Sunday, March 20, 2011

March 20th

Tomorrow I go in to get the lab work done, to find out if I ovulated this month or not. I hardly felt the clomid at all, unless this time around it contributed to my general feeling of euphoria, but I pretty much blame that on jogging while listening to Pink Floyd's "Learning to Fly."

Speaking of music, last night I was driving home from dropping Keith off at a poker game. I was exhausted, my eyes were gritty, the road was dark, indistinct. All the music on the radio was crap. I started switching through the channels.

Suddenly, boom, I heard the liquid notes of a jazz guitar came dropping right out of the sky, like fat, warm drops of rain before the storm. They ran right into my skin, all the synapses in my brain flowered open. My spine sank into the seat. Oh, it was delicious.

I wasn't exhausted anymore, I was supple and loose- I was cool, cool blue and flowing up through the night. I was reminded that somewhere out there, in the dark, there existed the cities, and people lived there and were intelligent and sophisticated and went to dim coffee joints and listened to live jazz until late into the morning before dragging themselves into the office the next morning. They're the sort of people who still smoke and can make engaging conversation about Russian literature and the early blues movement.

I'm not one of them, not even close. I'll never be and that's ok by me. But boy, was I glad to be reminded of them, I hope they live forever.

Last night I decided, around four thirty, to read through my entire story. I normally don't, it takes too much time, I usually work on it within a radius of five pages or so. But I was curious.

Three and a half hours later I was twenty pages from the current, unraveled end where I have left the story hanging, loose, raw. During that time, I'd been collected string after string of thoughts and themes and ideas from earlier in the story and was drawing them up with me, up through the story, so it was like I held in my head a whole warp of thoughts that ran off into the dark.

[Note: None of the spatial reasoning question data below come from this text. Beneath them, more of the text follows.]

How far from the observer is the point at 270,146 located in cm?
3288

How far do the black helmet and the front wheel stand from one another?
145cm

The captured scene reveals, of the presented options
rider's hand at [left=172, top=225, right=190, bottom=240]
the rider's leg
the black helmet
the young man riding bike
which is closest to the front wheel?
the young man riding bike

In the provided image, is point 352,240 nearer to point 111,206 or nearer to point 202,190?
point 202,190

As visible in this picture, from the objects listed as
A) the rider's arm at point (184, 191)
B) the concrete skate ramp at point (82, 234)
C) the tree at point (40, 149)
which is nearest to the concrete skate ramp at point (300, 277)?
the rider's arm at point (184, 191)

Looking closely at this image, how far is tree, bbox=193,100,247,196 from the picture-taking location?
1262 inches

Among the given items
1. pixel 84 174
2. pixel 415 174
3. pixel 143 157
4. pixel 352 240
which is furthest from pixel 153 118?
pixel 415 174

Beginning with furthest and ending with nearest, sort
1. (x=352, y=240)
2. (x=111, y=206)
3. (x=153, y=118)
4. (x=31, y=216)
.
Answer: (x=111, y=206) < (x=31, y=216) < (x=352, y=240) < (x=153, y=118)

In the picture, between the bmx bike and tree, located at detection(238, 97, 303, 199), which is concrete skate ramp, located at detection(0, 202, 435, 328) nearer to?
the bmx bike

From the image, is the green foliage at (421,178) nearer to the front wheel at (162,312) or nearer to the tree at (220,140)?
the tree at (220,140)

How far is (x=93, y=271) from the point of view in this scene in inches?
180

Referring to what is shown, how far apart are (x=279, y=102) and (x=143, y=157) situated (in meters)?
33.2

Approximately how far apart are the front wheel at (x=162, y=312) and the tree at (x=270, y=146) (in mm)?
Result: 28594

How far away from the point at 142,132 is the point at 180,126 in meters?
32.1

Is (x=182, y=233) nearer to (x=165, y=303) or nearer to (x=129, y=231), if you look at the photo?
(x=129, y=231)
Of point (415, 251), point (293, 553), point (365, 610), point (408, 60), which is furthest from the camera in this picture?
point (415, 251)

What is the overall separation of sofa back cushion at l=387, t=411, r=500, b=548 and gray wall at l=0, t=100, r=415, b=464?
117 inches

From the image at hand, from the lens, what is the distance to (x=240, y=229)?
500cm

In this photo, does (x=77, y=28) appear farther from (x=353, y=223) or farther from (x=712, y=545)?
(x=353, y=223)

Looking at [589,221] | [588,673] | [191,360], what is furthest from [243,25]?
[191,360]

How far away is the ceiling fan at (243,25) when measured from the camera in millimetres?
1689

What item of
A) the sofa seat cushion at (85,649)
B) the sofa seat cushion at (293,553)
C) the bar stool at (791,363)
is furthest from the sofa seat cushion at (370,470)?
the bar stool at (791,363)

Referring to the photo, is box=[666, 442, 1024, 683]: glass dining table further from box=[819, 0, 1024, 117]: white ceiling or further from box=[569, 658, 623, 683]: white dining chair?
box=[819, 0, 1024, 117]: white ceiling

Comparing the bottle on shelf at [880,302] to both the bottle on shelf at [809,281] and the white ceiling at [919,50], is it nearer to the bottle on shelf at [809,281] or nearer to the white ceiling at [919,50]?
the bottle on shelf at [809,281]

That was the moment when Keith said, "Honey, so and so's having a poker party."

My sweet lord. That was not a good moment. All my thoughts broke, like a spider web that's been broken and the loose, gossamer threads just wave aimlessly, fall, light through the air, disconnected.

Because I love my husband immensely and it's just a story after all and he hadn't gone to a poker game in a long while, I put it all away and drove him there.

And now I don't remember anymore where the frick I was going with all those thoughts. But I did get a lot of editing done, in the process of reading the whole thing, so it wasn't a complete loss.